Lucie soupira et regarda le commissaire dans les yeux.

— Dire que ce sont ces horreurs-là qui nous ont réunis, tous les deux… Sans toute cette monstruosité, on ne se serait jamais rencontrés.

— Il n’y a qu’une relation née dans la souffrance qui puisse rassembler deux flics comme nous. Tu ne crois pas ?

Lucie se pinça les lèvres. La dureté, la folie du monde l’attristaient par-dessus tout.

— Où est la logique, là-dedans ?

— Il n’y a pas de logique. Il n’y en a jamais eu.

Elle montra l’écran d’un coup de menton.

— L’autre répertoire. Il est temps de se coller aux découvertes de Szpilman. En espérant enfin percer ses secrets et en finir une bonne fois pour toutes.

Sharko acquiesça gravement. Autour d’eux, l’atmosphère de la chambre était redevenue poisseuse, lourde. Le flic cliqua et dévoila le contenu informatique du répertoire nommé Szpilman’s discovery. Il s’agissait d’un unique fichier Powerpoint, portant le nom de Mental contamination.ppt. Lucie sentit sa gorge se serrer.

— Attends deux secondes. Rotenberg m’avait parlé de contamination mentale, avant qu’on lui tire dessus. Avec ce qui s’est passé ensuite, les coups de feu, les flammes, j’avais complètement zappé. Ouvre le fichier.

— Une succession de photos, dirait-on.

Le diaporama se lança, dévoilant son poison de pixels. Apparurent alors les clichés avec le soldat allemand braquant les femmes juives, que les policiers avaient déjà vus à la réunion dans les locaux de Nanterre. Le regard du soldat en premier plan était entouré au marqueur.

— Les yeux… Voilà sur quoi Szpilman voulait attirer l’attention.

Série de photos suivante : des charniers.

Des corps d’Africains entassés, enchevêtrés, ramassés par l’armée. L’expression inhumaine d’un ignoble massacre.

— Rwanda… murmura péniblement le commissaire de police. 1994. Le génocide.

Un cliché particulièrement éprouvant montrait des Hutus dans l’action, armés de leur machette. Les visages des agresseurs s’étiraient dans la haine, les lèvres moussaient de salive, les nerfs du cou et des membres saillaient sous la peau.

Encore une fois, les regards des tueurs étaient entourés. Lucie s’approcha au plus près de l’écran.

— Toujours, toujours le même regard… L’Allemand, le Hutu, la petite fille avec les lapins. C’est comme… un trait commun à la folie, traversant les peuples et les époques.

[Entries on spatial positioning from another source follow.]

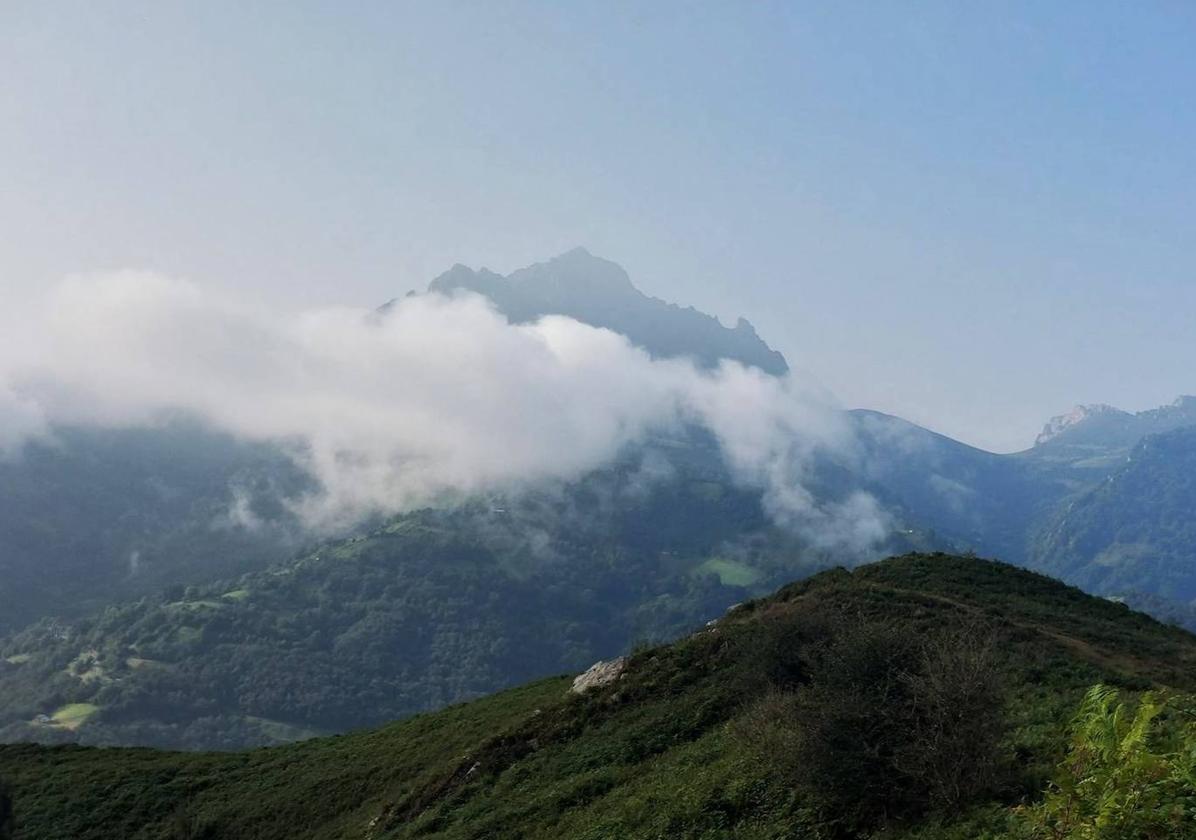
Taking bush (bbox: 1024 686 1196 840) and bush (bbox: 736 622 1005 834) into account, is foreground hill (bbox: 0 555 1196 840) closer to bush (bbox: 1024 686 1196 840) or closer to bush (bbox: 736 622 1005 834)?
bush (bbox: 736 622 1005 834)

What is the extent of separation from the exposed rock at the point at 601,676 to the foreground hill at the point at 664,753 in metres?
0.80

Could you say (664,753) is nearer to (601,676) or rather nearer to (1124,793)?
(601,676)

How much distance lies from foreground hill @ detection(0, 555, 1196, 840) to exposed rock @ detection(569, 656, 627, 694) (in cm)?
80

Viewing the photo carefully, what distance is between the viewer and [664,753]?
121 ft

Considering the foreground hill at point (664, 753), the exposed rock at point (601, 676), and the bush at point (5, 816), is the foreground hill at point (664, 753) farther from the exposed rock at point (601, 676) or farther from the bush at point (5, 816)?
the bush at point (5, 816)

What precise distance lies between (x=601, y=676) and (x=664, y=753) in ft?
49.0

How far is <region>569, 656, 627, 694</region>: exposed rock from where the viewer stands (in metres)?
50.1

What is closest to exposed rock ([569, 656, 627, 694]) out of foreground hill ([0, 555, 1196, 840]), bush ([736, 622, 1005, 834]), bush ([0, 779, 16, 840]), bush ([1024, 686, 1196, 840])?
foreground hill ([0, 555, 1196, 840])

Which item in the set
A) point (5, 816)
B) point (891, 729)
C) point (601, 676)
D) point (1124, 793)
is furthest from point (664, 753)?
point (5, 816)

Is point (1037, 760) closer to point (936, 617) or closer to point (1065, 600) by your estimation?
point (936, 617)

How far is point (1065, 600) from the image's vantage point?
195 ft

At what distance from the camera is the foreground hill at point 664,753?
994 inches

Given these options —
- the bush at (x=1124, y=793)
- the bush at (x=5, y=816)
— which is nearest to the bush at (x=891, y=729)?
the bush at (x=1124, y=793)

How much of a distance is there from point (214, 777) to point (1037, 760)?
58924 millimetres
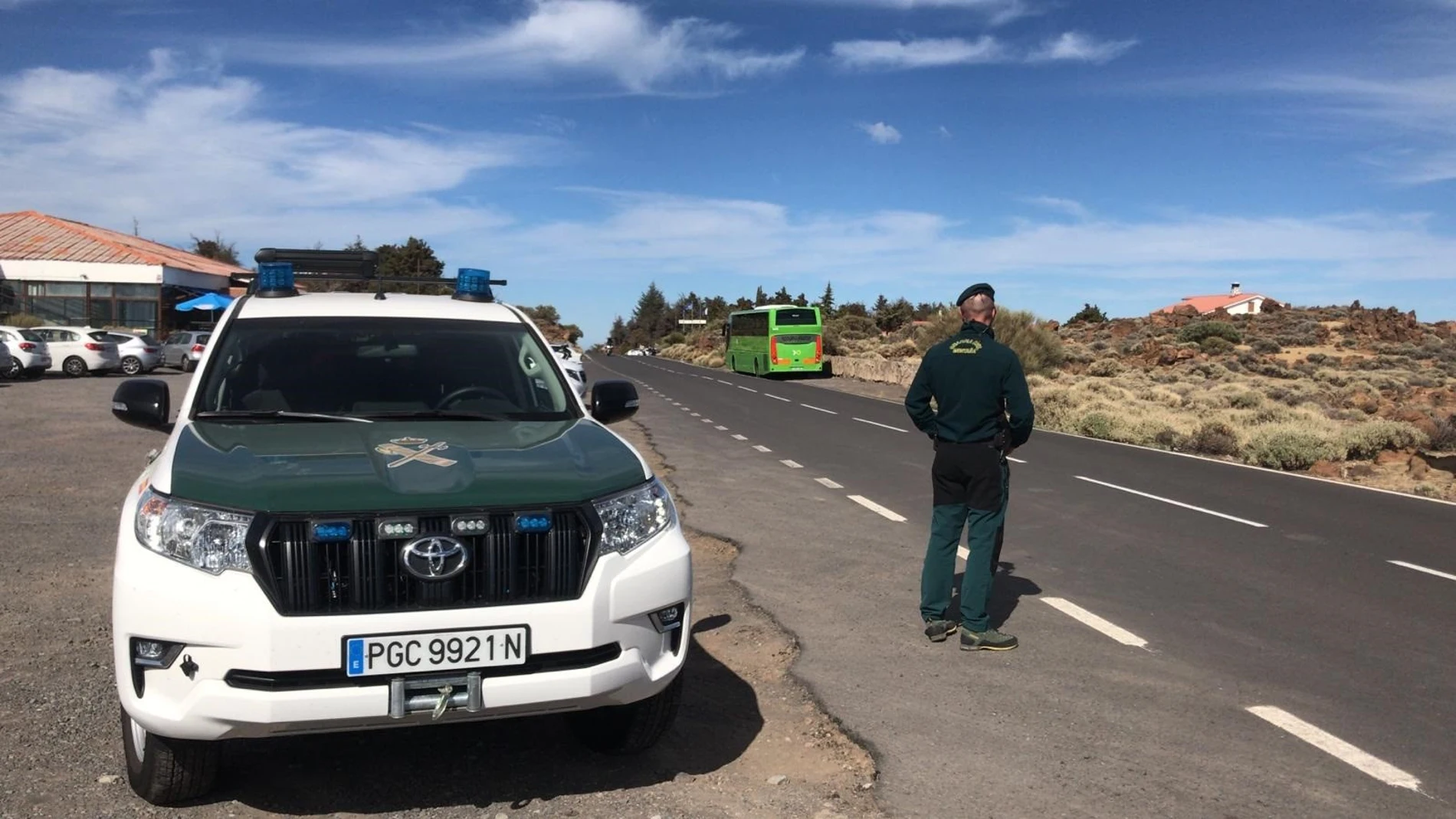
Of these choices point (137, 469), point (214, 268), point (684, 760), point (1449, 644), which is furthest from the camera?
point (214, 268)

— Différentes formes d’hystéries collectives. On est en plein dedans.

Le photographe de guerre s’était ensuite aventuré au milieu des corps, s’attardant sur les cadavres, ne lésinant pas sur les gros plans macabres.

Le cliché suivant figea Lucie et Sharko dans la stupeur absolue.

Il représentait un Tutsi énucléé, au crâne coupé en deux.

La photo portait une légende : « Au-delà du massacre… L’expression de la folie Hutu. »

Lucie se tassa dans son siège, une main sur le front. Le photographe de guerre avait cru à une barbarie provenant des Hutus eux-mêmes, mais la vérité était ailleurs.

— C’est pas vrai…

Sharko tira sur la peau de ses joues, jusqu’à brider ses yeux.

— Il est aussi passé par là. Le malade qui vole les cerveaux. Égypte, Rwanda, Gravenchon… Combien d’autres lieux encore ?

Dans la foulée, de nouveaux documents arrivèrent, tantôt des photos d’archives, tantôt des scanners d’articles ou de pages de livres d’histoire.

Chaque fois, des génocides ou des massacres. Birmanie, 1988. Soudan, 1989. Bosnie-Herzégovine, 1992. Des clichés maudits, pris dans la fureur de l’instant. Tout ce que l’Histoire avait de pire à régurgiter se trouvait là, face à eux. Et encore les regards entourés. Sharko cherchait les crânes fendus parmi les montagnes de cadavres, sans les trouver. Mais ils étaient certainement là, quelque part entre les morts. Ils n’avaient simplement pas été photographiés.